Бейкер обернулся ко мне с улыбкой.
– Лошади – животные необычайно сильные. Удар копытом – и смерть.
– Очередное убийство – повод для нового веселья.
– В этом вы правы.
– Следовательно, идеология, я имею в виду евгенику, не имеет с этим ничего общего.
Он спокойно, с достоинством покачал головой.
– Отбросьте прочь шелуху мотивов и мотиваций, Алекс, и у вас останется горькая, печальная правда: в подавляющем большинстве случаев мы поступаем определенным образом лишь потому, что можем так поступить.
– Вы убивали людей, чтобы доказать себе, будто можете...

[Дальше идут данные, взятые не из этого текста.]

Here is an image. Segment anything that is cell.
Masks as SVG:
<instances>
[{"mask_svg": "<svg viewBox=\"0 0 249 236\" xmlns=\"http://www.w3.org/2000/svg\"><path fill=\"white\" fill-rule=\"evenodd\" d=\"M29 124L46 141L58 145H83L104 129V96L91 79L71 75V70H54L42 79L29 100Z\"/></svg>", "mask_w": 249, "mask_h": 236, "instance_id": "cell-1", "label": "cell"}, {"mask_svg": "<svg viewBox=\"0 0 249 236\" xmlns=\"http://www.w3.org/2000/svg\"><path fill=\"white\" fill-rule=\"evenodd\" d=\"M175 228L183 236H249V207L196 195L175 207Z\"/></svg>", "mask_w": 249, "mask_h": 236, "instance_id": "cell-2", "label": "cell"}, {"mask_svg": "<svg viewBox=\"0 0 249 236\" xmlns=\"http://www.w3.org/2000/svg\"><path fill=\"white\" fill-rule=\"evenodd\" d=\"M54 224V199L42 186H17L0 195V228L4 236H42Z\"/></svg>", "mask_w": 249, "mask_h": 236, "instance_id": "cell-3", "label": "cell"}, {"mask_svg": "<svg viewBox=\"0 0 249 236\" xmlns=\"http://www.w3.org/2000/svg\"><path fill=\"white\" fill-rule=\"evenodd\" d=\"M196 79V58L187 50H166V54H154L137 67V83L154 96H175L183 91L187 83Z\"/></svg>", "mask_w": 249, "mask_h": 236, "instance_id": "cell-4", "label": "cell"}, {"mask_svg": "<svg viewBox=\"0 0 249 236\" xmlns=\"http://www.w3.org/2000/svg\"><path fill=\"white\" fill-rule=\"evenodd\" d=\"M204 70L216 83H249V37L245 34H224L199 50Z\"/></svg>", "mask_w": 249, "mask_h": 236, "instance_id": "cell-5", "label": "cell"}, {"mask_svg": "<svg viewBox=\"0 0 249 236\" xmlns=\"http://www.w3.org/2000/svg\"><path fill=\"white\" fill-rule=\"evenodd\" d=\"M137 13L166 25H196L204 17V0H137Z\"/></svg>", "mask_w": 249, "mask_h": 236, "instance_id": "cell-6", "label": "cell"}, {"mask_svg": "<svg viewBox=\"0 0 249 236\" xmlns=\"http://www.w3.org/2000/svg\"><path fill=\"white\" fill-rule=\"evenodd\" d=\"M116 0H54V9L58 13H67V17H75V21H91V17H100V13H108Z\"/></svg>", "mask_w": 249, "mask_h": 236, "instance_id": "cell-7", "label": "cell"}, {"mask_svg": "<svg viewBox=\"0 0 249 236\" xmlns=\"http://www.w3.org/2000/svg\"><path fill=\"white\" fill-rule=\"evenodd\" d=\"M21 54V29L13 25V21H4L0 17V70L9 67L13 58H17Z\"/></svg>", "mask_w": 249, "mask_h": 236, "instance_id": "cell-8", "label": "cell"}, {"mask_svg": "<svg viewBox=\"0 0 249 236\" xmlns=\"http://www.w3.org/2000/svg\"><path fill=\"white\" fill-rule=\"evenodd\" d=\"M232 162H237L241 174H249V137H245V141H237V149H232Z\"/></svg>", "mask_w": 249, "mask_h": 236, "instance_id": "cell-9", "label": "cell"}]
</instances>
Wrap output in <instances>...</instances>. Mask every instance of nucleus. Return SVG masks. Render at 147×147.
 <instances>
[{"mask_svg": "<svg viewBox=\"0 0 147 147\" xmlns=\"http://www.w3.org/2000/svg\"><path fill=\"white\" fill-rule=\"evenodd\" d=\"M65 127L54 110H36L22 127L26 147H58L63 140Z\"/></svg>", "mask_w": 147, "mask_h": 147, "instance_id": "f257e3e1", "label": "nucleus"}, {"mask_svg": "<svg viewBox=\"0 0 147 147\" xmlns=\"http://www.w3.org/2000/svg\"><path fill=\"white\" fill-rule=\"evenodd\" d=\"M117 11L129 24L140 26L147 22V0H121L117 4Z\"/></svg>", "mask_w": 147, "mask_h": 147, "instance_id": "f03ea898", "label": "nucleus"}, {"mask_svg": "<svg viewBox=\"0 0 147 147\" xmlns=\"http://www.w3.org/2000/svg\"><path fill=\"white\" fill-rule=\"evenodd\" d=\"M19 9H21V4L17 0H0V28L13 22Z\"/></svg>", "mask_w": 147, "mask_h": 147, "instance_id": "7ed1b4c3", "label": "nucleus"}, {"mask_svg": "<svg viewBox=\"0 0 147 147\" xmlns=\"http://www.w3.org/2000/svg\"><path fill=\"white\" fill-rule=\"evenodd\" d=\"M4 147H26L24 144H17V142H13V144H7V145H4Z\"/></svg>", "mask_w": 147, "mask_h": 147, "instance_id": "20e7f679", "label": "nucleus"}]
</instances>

– Нет, не с целью доказать. Просто потому, что могу. По той же причине вы ковыряете в носу, когда думаете, что на вас никто не смотрит. – Он приложил к моим губам указательный палец: помолчи. – Какое количество муравьев раздавили вы своим башмаком на протяжении жизни? Миллионы? Десятки миллионов? А сколько времени вас мучили раскаяния по поводу этого геноцида?
– Муравьи и люди...
– И те и другие – живая материя. Все было очень просто до тех пор, пока мы не поставили обезьян на одну доску с собой и не усложнили собственную жизнь множеством предрассудков. Если из уравнения выбросить понятие Бога, то оно сведется к изысканной в своей примитивности формуле: всё сущее – материя, а она не вечна. – Бейкер поправил очки. – Этим я вовсе не хочу сказать, что для меня не существует некоторых исключений. Они есть у каждого, некие критерии. Скажем, вам плевать на муравьев, но, возможно, вы пощадили бы змею. А другой бы на вашем месте – нет. Третьи подвели бы черту под позвоночными, четвертые остановились бы на млекопитающих, покрытых мехом. Критериев хватает: для кого-то это внешняя привлекательность, для кого-то – наличие разума или вера в бессмертие души.